Joe Louis is regarded as one of the greatest heavyweights of all time, he fought 69 fights, winning 66 of them and losing 3 with a KO percentage of 75%. His record of 140 consecutive months as the world heavyweight champion included 26 championship fights, a record second only to Julio Cesar Chaves with 27.
Joseph Louis Barrow was born on May 13th 1914 in Alabama to parents Munn and Lillie Barrow, both the grandchildren of slaves. He was the seventh of eight children and was a very shy and quiet child who suffered from limited education eventually developing a stammer. Financially poor the family had to do whatever they could to get by with the children sleeping 3 or 4 to a bed.
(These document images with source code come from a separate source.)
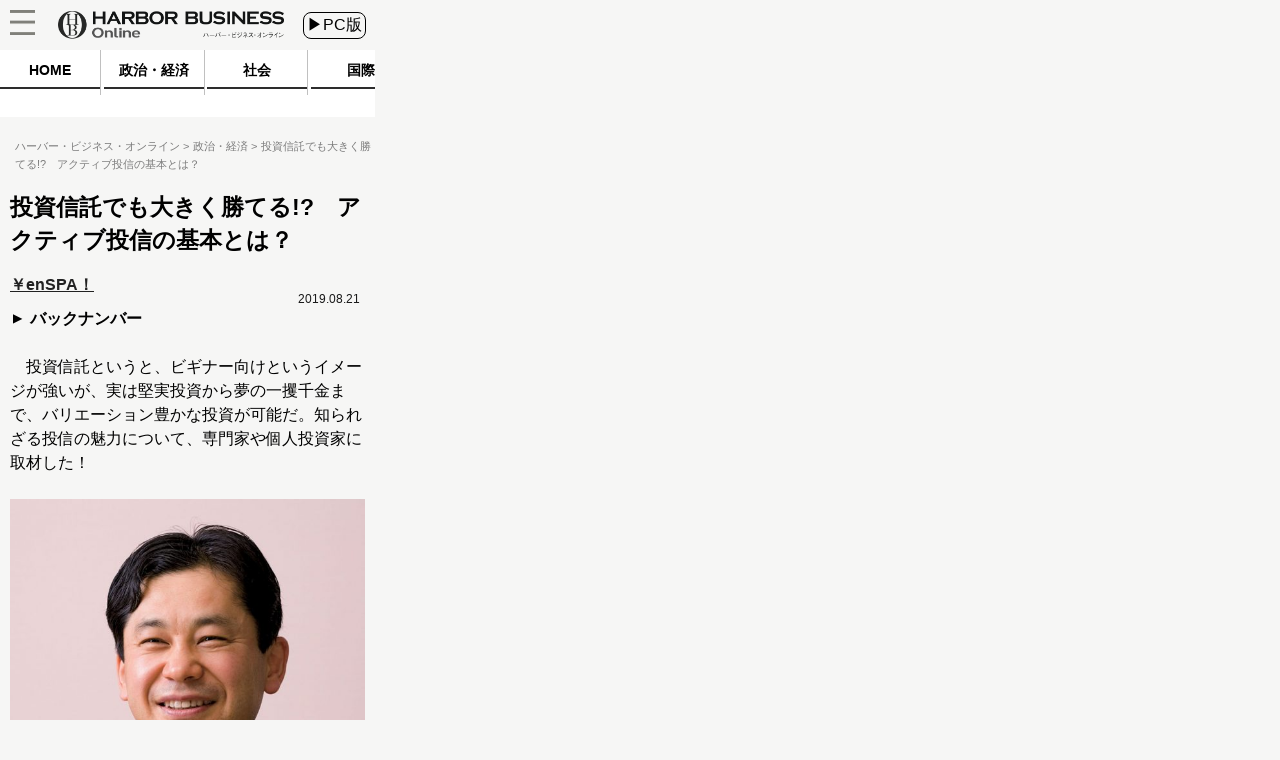

--- FILE ---
content_type: text/javascript;charset=utf-8
request_url: https://p1cluster.cxense.com/p1.js
body_size: 100
content:
cX.library.onP1('2fcgt3mjamjf21tfk8gf1o6snq');


--- FILE ---
content_type: application/javascript
request_url: https://csm.cxpublic.com/Fusosha/domain/hbol.jp.js?2026011518
body_size: 530
content:
function cxAddCP(){location.pathname.match("/[0-9]+/[0-9]+$")?cX.setCustomParameters({page:location.pathname.match("/[0-9]+/([0-9]+)$")[1]}):location.pathname.match("/[0-9]+$")&&(cX.setCustomParameters({page:"1"}),location.search.match("display=b")||Array.prototype.forEach.call(document.getElementsByTagName("link"),function(e){e.href.match("/css/SP.css")&&cX.setCustomParameters({readmore:"true"})}))}cX.callQueue.push(["invoke",function(){cxAddCP()}]),cX.callQueue.push(["invoke",function(){cxSendPV()}]),cX.callQueue.push(["invoke",function(){var e={origin:cx_args.prefix+"-web",persistedQueryId:cx_args.pid};cXcustom("scrollDepth",function(t){cX.sendEvent("scroll",{pos_in_article:String(t)+"%"},e)},1,"div.post-container",1e3,"div.content.excerpt"),cXcustom("clickTracker",function(t,c){t("clicked_area",{clk_area:c.area,clk_pr:c.pr,clk_text:c.text,clk_url:c.url},e)},["div.__uz__article","uzou","a","div.__uz__article-text","div.__uz__article-pr"]),cXcustom("generalClickTracker",function(t,c){t("clicked",c,e)})}]);try{if(navigator.userAgent.match(/cXense/i)){function isArticle(){var e=location.pathname.split("/");return 2==e.length&&!isNaN(e[1])||3==e.length&&!isNaN(e[1])&&!isNaN(e[2])}function upcertMeta(e,t){var c=document.querySelector('meta[name="'+e+'"]');c?c.content=t:document.head.insertAdjacentHTML("beforeend",'<meta name="'+e+'" content="'+t+'">')}upcertMeta("cXenseParse:fpi-recommendable",isArticle()?"true":"false")}}catch(e){}
//# sourceMappingURL=hbol.jp.js.map

--- FILE ---
content_type: text/javascript;charset=utf-8
request_url: https://id.cxense.com/public/user/id?json=%7B%22identities%22%3A%5B%7B%22type%22%3A%22ckp%22%2C%22id%22%3A%22mkft6sgde035mc59%22%7D%2C%7B%22type%22%3A%22lst%22%2C%22id%22%3A%222fcgt3mjamjf21tfk8gf1o6snq%22%7D%2C%7B%22type%22%3A%22cst%22%2C%22id%22%3A%222fcgt3mjamjf21tfk8gf1o6snq%22%7D%5D%7D&callback=cXJsonpCB2
body_size: 188
content:
/**/
cXJsonpCB2({"httpStatus":200,"response":{"userId":"cx:bgv4yd7o38282r02ldsmnr82h:3bgmog4l6cs6b","newUser":true}})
To make matters worse his father was committed to an insane asylum when Joe was just 2 years old. Lillie Barrow remarried, to widower Patrick Brooks and not long after the family migrated north to Detroit.
After Louis began hanging out with a local gang, Lillie sought to keep her son out of trouble by having him take violin lessons. However, Louis had also been introduced to boxing by a friend; he began using the violin money to train at Brewster Recreation Center and fighting under the name "Joe Louis," reportedly so his mother wouldn't find out. He was a raw talent but obviously had immense power and eventually during a respectable amateur career winning 50 out of 54 contests his skills were developed and he became a complete fighter.
Joe Louis really came into his own when he entered the professional game. He quickly rose through the ranks knocking over opponent after opponent proving that he carried extraordinary power in his fists. His first loss came on June 19, 1936 to former heavyweight champion Max Schmeling of Germany. Schmeling was hailed as an example of Aryan supremacy by Adolph Hitler, when the rematch came around 2 years later on June 22, 1938 there was a lot of tension and expectation around the fight. Louis obliterated his opponent in the first round forever endearing himself to the American public.
The Bronze Bomber went on to reign as heavyweight champion for 11 years and eight months, retiring on March 1, 1949. He made a briefly lived comeback mainly for financial reasons fighting Rocky Marciano on October 26, 1951 and was knocked out in the eighth round.